[[ Document extract, beginning ]]

Featured Post

MABUHAY PRRD!

Monday, October 8, 2018

Campuses have always been communists’ recruiting ground

BY ON

THE claim by an Army general that the Communist Party of the Philippines (CPP) has been recruiting students in the country’s universities to join it and its New People’s Army (NPA) is nothing new.
From the party’s establishment in 1968 by Jose Ma. Sison, the Maoist communists have always focused their propaganda and recruitment work in universities, to take advantage of students’ unique psychological make-up that makes them vulnerable to radicalization.
It was in fact Sison’s evil genius to focus his political work in colleges, and even high schools, in contrast to the old Soviet-influenced Partido Komunista ng Pilipinas (PKP) that believed the Stalinist myth that it is the working class—the proletariat—that is the vanguard of the Revolution. Sison instead made it a part of Philippine Maoist dogma, pointing out in his Philippine Society and Revolution, the CPP bible: “The majority of party cadres and regular NPA fighters are as a matter of course from the youth. The mobilization of the youth ensures the continuous flow of successors in the revolutionary movement.”
Sison claimed that his theory was right when the student revolt erupted in 1970. The youth association he set up in 1964, the Kabataang Makabayan, even if not really big, was by then so organized and experienced in street protests that it led demonstrators to storm even Malacañang and battle with the police, which portrayed the image of a country in uprising.
Or perhaps Sison merely stumbled upon that focus on students, since his post in the old PKP was as head of its Youth and Students Bureau.
Core leaders
Since the 1960s to this day, the CPP’s core leadership has been students radicalized into Maoism.
Sison was a probationary English instructor at the University of the Philippines for a year, and when he couldn’t get a permanent post, moved to Lyceum University and taught there for three years; that is where he got his first recruits.
The core group of his new Maoist party that broke away from the PKP were mostly students of colleges a stone’s throw from the Lyceum, from the so-called University Belt in downtown Manila, disdained by the mostly rich students of the cleric-run schools like the Ateneo and La Salle as diploma mills where the lower and middle classes – and hicks from the provinces – get their college degrees.

SISON: ‘The youth ensures the continuous flow of successors.’ Most probably, of tragic deaths and wasted lives.

[[ Document extract, end ]]
[[ Dataset entries, beginning ]]

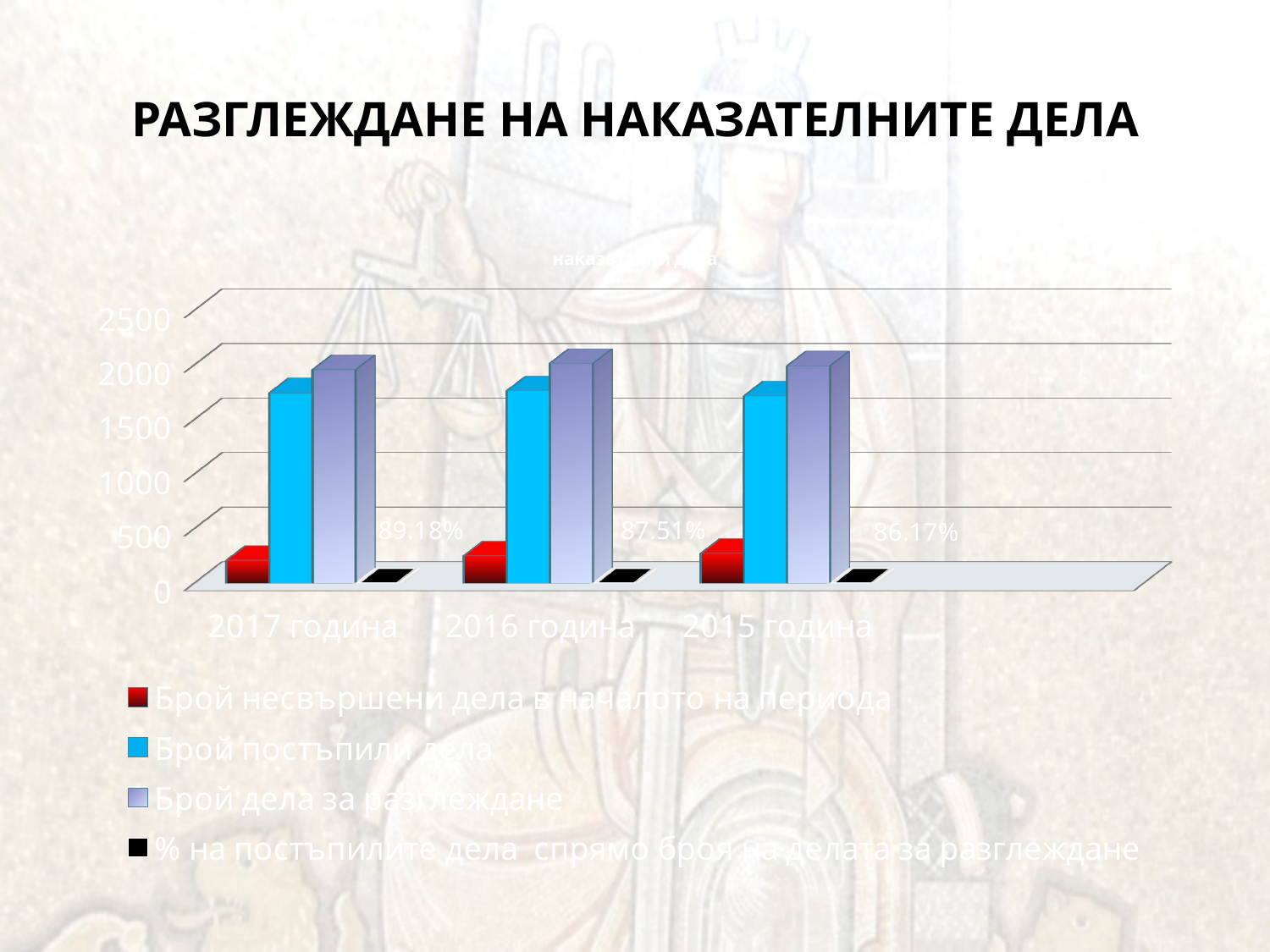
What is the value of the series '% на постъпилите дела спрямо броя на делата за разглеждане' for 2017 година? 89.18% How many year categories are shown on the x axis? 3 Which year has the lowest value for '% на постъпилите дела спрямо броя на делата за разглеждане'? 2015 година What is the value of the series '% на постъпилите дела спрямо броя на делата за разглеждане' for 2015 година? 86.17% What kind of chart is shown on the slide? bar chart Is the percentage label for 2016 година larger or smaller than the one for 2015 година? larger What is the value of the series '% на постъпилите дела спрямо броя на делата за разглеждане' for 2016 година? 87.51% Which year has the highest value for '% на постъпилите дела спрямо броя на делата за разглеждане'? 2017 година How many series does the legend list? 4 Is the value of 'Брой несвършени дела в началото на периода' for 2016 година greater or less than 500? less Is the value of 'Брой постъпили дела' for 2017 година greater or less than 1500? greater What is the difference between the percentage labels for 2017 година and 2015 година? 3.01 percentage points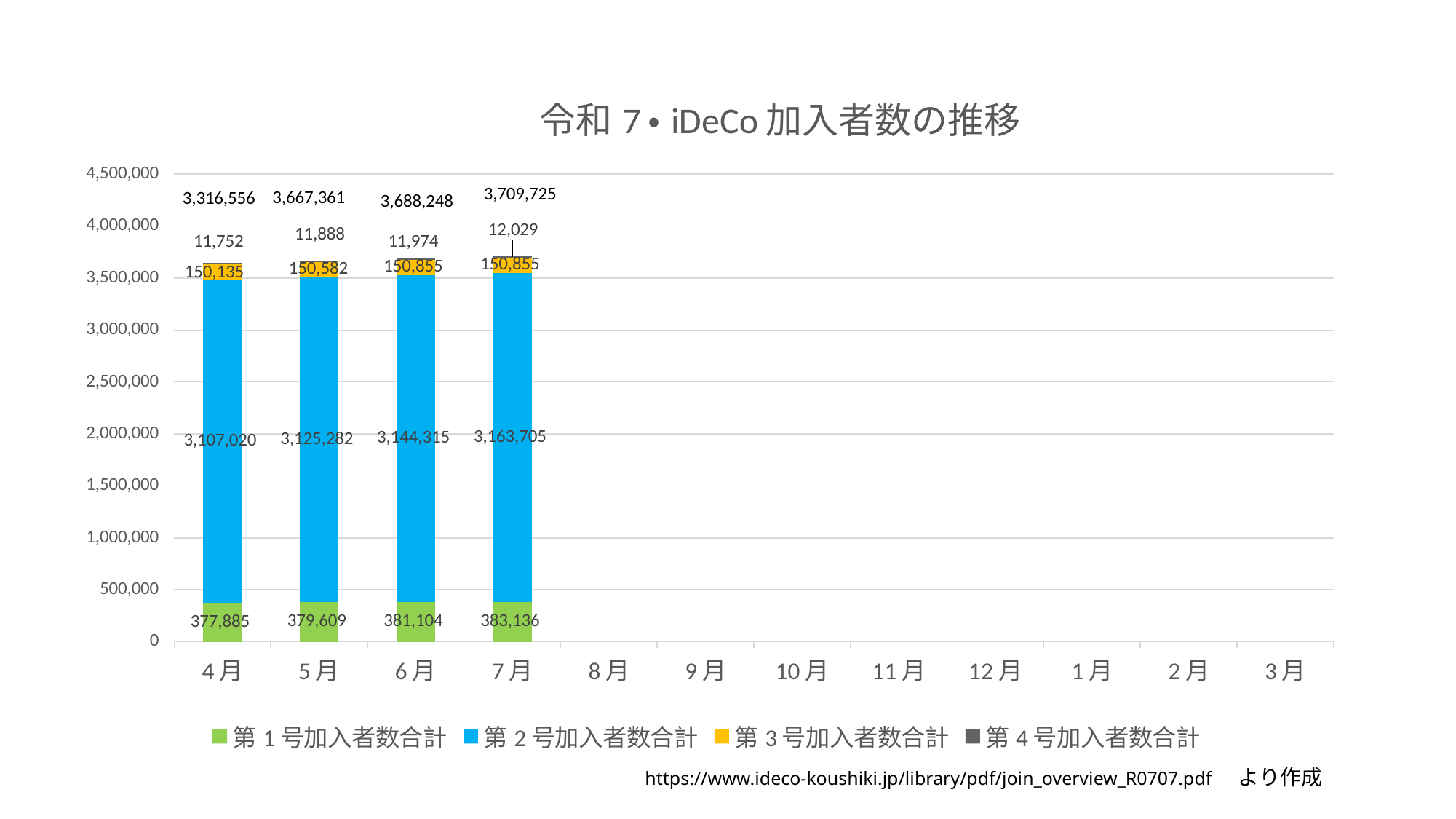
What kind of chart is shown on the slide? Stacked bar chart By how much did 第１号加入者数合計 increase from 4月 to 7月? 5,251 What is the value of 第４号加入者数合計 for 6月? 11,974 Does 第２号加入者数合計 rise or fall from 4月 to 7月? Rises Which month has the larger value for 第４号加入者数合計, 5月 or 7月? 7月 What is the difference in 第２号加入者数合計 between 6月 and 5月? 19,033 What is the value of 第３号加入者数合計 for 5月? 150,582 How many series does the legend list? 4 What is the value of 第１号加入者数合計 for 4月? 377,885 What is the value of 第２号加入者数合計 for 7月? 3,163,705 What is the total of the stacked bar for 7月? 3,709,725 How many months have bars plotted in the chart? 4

[[ Dataset entries, end ]]
[[ Dataset entries, beginning ]]

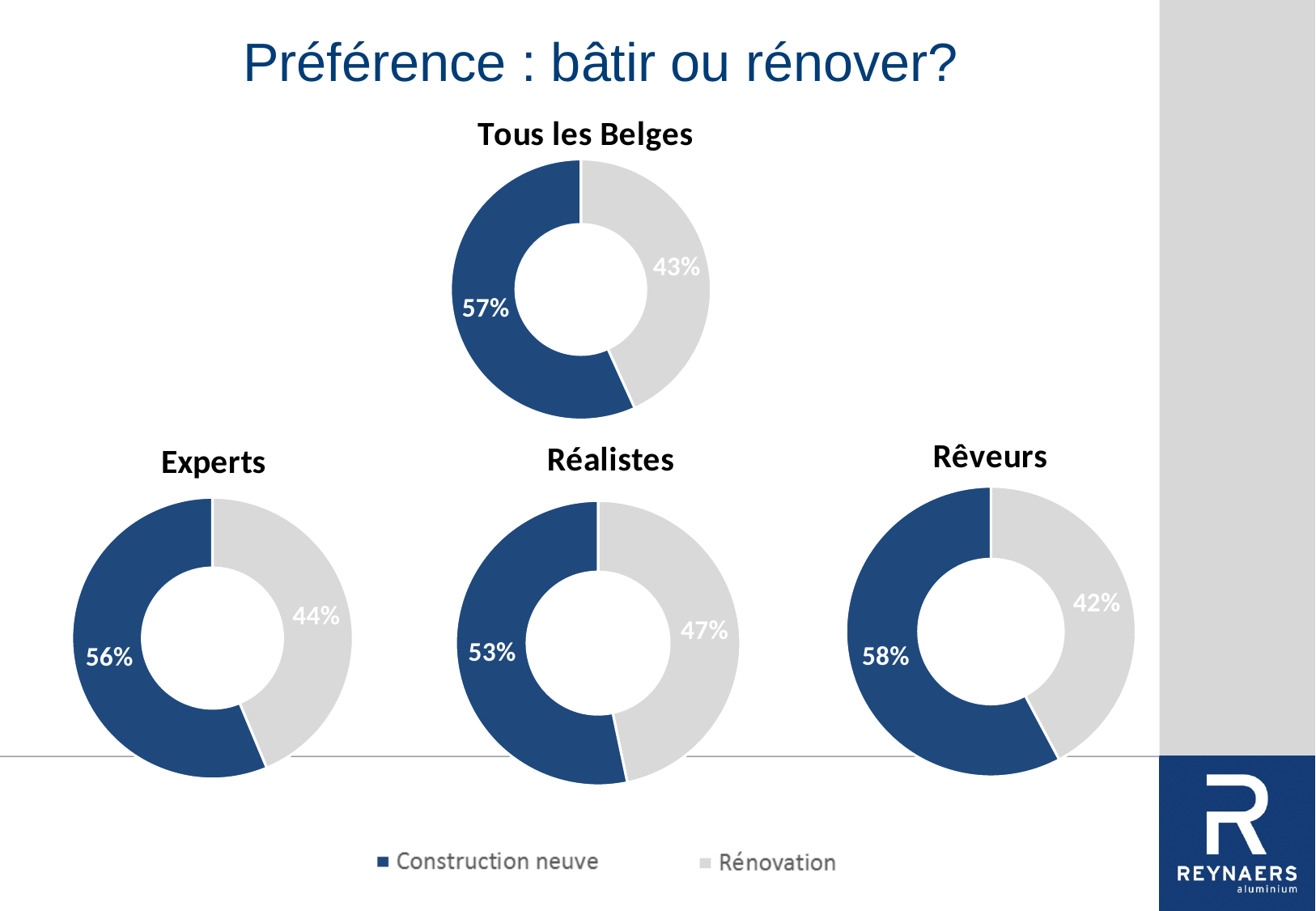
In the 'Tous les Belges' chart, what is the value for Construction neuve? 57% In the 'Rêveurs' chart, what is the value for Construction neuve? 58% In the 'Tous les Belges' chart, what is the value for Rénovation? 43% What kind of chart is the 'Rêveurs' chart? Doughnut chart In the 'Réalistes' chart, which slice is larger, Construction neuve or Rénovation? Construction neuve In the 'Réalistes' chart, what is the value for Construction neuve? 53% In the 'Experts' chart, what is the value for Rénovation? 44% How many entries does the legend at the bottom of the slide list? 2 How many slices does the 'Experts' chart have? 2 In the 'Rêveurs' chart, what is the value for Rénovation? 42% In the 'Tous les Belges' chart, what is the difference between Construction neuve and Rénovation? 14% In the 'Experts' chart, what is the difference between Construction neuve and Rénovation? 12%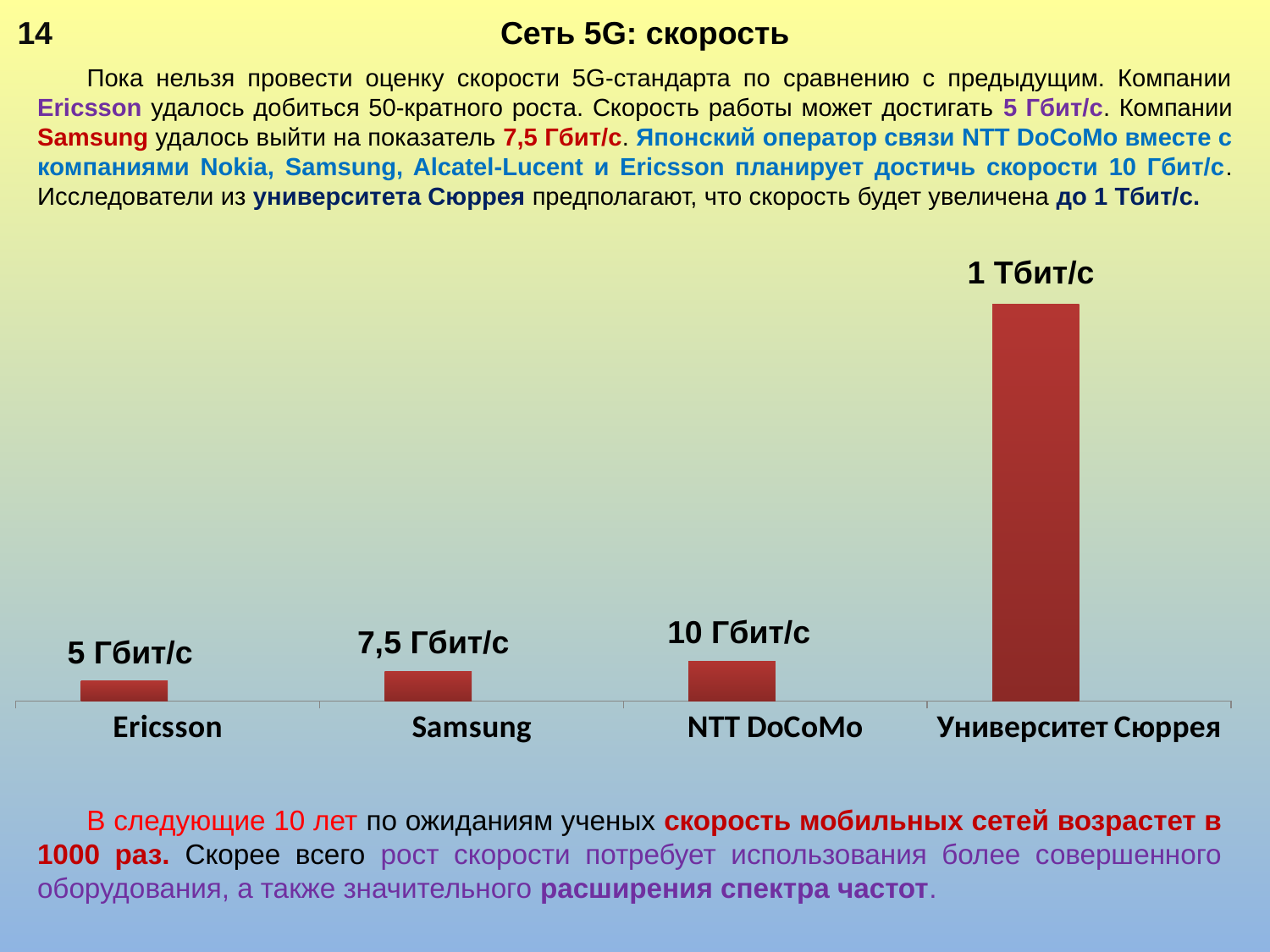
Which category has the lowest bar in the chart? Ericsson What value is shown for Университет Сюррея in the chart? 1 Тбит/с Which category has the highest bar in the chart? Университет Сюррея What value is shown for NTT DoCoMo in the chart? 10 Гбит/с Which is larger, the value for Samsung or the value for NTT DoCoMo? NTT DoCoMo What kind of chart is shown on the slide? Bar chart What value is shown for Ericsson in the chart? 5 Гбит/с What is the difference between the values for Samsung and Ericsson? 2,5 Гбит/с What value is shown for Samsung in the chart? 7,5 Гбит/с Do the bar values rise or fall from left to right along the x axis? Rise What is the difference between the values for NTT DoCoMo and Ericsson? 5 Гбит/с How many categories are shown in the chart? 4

[[ Dataset entries, end ]]

Assignment: Copy the stretch of the campus recruitment article from "Featured Post" through "vulnerable to radicalization.", swapping "universities" for "colleges". Work from the article alone and leave the data aside.

Task output:
Featured Post

MABUHAY PRRD!

Monday, October 8, 2018

Campuses have always been communists’ recruiting ground

BY ON

THE claim by an Army general that the Communist Party of the Philippines (CPP) has been recruiting students in the country’s colleges to join it and its New People’s Army (NPA) is nothing new.
From the party’s establishment in 1968 by Jose Ma. Sison, the Maoist communists have always focused their propaganda and recruitment work in colleges, to take advantage of students’ unique psychological make-up that makes them vulnerable to radicalization.